Humphrey Feeds weekly feed report - 2nd October 2011
Trying to make sense of the markets during the current financial crisis, is next to impossible. The funds are still selling [dumping?] commodities; 13mt of maize has been sold in the two weeks following the 12th September, but they are still clinging on to 33mt of soya beans. [I think the CFTC should make them eat it]. On Wednesday this week, the funds sold 1.6mt soya and 2mt of maize. Soya has fallen from $14.60/b to $12.20/b in the past 4 weeks, partly due to funds and partly due to the Brazilian real weakening, making Brazilian soya cheaper than US; so US soya has had to fall? Earlier this week, maize had fallen to a three-month low at $6.30/b, soya beans hit the low for this calendar year at $12.20/b, and soya bean meal hit the lowest since 8th October 2010 at $315/short ton. Today’s bearish USDA report means that all the ’grains’ will probably stay weak until their next report on Oct 12th; UK wheat fell £6 today. A year ago today GM soya was £283 delivered to the mill (the £/$ was 1.59), today it is £272 (£/$ is 1.56). In 2001, the GM soyabean acreage in Brazil was only 16% of the total, and a decade later it is 76% (71% last year). The GM percentage in Argentina is 98%, ahead of the US at 95%. The US soya harvest has started. The soya bean supply and demand situation appears to be tight until harvest 2012, mainly because the Chinese are expected to buy about 55-60mt this year. As their pig industry continues to grow, partially supported by subsidies, their requirement for soya will only increase. Last year (2009-10) they imported 9mt more than the previous year, and this year (2010-11) 2mt more than that; a rise of 5mt is expected in 2011-12. Demand for soya could well be higher than this, as the government targets illegally reprocessed cooking oils that have caused food scares.
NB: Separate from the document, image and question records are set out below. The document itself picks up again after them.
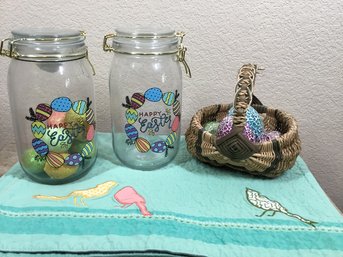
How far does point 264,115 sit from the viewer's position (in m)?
0.80

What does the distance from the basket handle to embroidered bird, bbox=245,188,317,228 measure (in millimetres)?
66

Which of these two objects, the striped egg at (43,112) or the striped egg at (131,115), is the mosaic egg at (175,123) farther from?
the striped egg at (43,112)

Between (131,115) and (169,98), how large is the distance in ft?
0.26

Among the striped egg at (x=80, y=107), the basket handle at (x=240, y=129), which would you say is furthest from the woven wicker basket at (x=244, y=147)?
the striped egg at (x=80, y=107)

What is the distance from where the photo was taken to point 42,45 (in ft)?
1.92

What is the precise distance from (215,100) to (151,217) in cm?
41

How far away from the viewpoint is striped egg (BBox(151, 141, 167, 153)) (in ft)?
2.36

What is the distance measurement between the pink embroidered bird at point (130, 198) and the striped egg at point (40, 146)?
147 mm

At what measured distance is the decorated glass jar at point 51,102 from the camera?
0.60 metres

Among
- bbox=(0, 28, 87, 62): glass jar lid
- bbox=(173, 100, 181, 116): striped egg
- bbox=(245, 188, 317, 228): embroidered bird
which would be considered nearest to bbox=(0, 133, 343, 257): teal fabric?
bbox=(245, 188, 317, 228): embroidered bird

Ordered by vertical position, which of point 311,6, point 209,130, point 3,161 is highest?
point 311,6

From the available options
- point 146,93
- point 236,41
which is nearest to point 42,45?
point 146,93

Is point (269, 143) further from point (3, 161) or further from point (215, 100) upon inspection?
point (3, 161)

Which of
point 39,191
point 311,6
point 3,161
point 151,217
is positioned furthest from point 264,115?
point 3,161
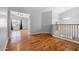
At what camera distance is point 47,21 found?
188 cm

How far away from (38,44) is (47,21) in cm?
40

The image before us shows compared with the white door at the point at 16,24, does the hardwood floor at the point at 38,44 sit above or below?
below

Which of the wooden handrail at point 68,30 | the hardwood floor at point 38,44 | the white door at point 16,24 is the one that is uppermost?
the white door at point 16,24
Russia is complaining that the French are becoming more competitive as world prices fall – possibly because port stocks are dwindling, forcing higher prices to attract wheat from more distant areas. Russia plans to spend £368m in developing grain terminals and transport (river, road and railway) on the Black and Baltic seas. The Russian capex is expected to upgrade capacity from 25 to 40mt/annum, and reduce handling costs by $15/t (a payback of three years!). Russia currently sells wheat at $255 (£163) FOB Black Sea. UK feed wheat is about £152 delivered to the mill.
Is African agriculture the new gold rush? China now owns productive land in 29 African countries totalling 7mha, and India owns 1mha in 17 African countries. So China (pop 1.3bn) and India (pop 1.2bn) are strategically ensuring food supplies. In terms of population density, India has 930 people/sq ml and China 360; so India’s needs are more pressing in terms of land to feed its population. Bangladesh eclipses both at 3000 people/sq ml, but cannot afford the land. The UK has 650 people/sq ml.
According to a recent Commodity report from Lloyds TSB, commodity prices have risen by 232% in the last 10 years – equivalent to 13% per annum. Over the same period shares rose 4%/annum and UK housing rose 9%/annum. In the 12 months to the end of August, silver was the top performer with a return of 119%, second was maize at 93%. And as UK wheat follows maize - that says it all. Soya was in seventh place at 42%, after coffee (64%), heating oil (50%), sugar (49%) and gold (46%). So the essentials in life are sitting in a warm house, drinking sweet coffee, watching your wife (decked out in silver and gold) making dinner (maize and soya). However, in the past 3 weeks gold has lost 20% of its value, as investors shifted for the ’safer havens’ [?] of UK, US and German government bonds.